In November 2025, dataminers discovered that one of the game's cosmetic items, a "nameplate" players could equip on their account, featured a dress-wearing Susan in an animation that was partially cut off in-game, with the full animation showing her lying back and the crotch of her underwear visibly presented. Despite the full image not appearing in-game, Rhiannon Bevan of TheGamer felt that the original intention may have been a step too far in terms of sexualization, and represented a contrast between how men and women are sexualized in the game, with male sexuality often emphasizing strength or used to comedic effect.

Meanwhile, players found her difficult to differentiate from fellow character Dagger, due to both being similar looking, slender blonde women with blue and white colored outfits. This was exacerbated further with the release of Emma Frost in the title, whose design shared similar traits. Eric Hodges in an article for ComicBook.com described it as a problem of the developers' own making, pointing out that the developers were aware of the similarity between the characters in how they joked about it with in-game banter between the characters. He further expressed his confusion as to how it came about, as in the comics the character typically wore a single-colored light blue outfit. Hodges further felt that being accurate to comic book designs was not an accurate excuse in this instance.

Ian Dean of Creative Bloq observed that each of the three characters had the same "heart-shaped face, delicate nose, pouty lips and tussled, wavy blonde hair", leading them to joke the development team may have a type. He said that while it was important to put personality front and center in character design, the uniqueness of the characters did feel diluted, and suggested that due to successes with characters such as Susan, the development team might have been trying to double down on what worked before. Dean stated that while the game had a distinct artistic style that worked for them, he felt in order to win over casual and diehard comic book fans, the development team would eventually have to address the issue.

===Analysis of gameplay===
Tyler Colp of Polygon expressed that while Susan was defined as a support-type character, she played significantly differently than other support characters in the hero shooter genre, including within Rivals itself. He found it refreshing to have a character designed that "can solve the sorts of problems healing can't handle", even if the tradeoff was that they were significantly more difficult to use, likening it to a pilot being aware of what all the individual controls in a plane do. Comparing her to support characters in Blizzard Entertainment's Overwatch, where characters often had to utilize their abilities in tandem, Susan's indicated that the Rivals team was pressing in the opposite direction, allowing players to ignore some of the abilities as needed.
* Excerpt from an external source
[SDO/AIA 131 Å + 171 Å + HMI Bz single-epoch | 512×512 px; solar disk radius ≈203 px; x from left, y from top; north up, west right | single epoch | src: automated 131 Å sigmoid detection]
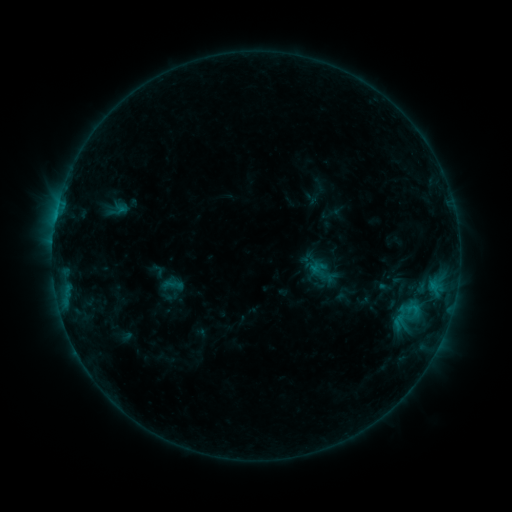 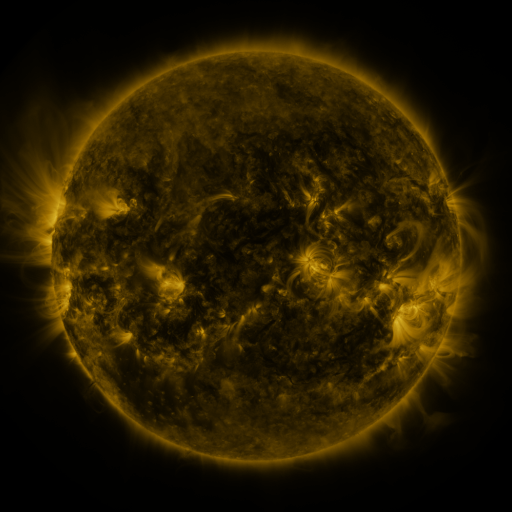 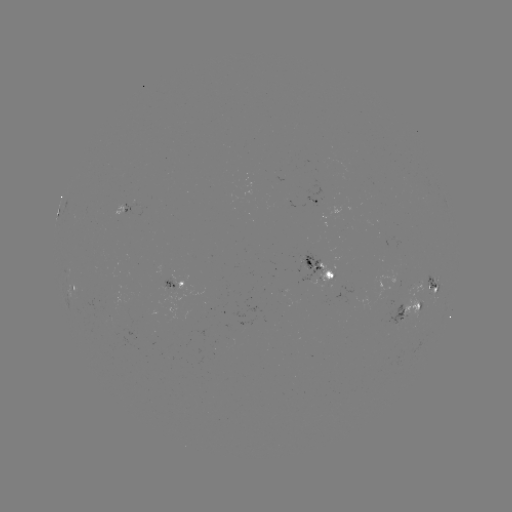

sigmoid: <bbox>309, 263, 327, 281</bbox>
Ravi Sinha of GamingBolt meanwhile felt this versatility was one of the reasons Rivals was able to overshadow Overwatch, praising the game for avoiding a focus on having all the characters be designed for optimal balance and curtailing player experience. Elaborating, he pointed out that Susan's ability to generate shields and either push or pull other characters were not typical for a character classified as a support-class, which was mainly associated with healing teammates. But in the same vein, Sinha expressed none of these abilities felt out of place on the character, and instead helped to expand her role.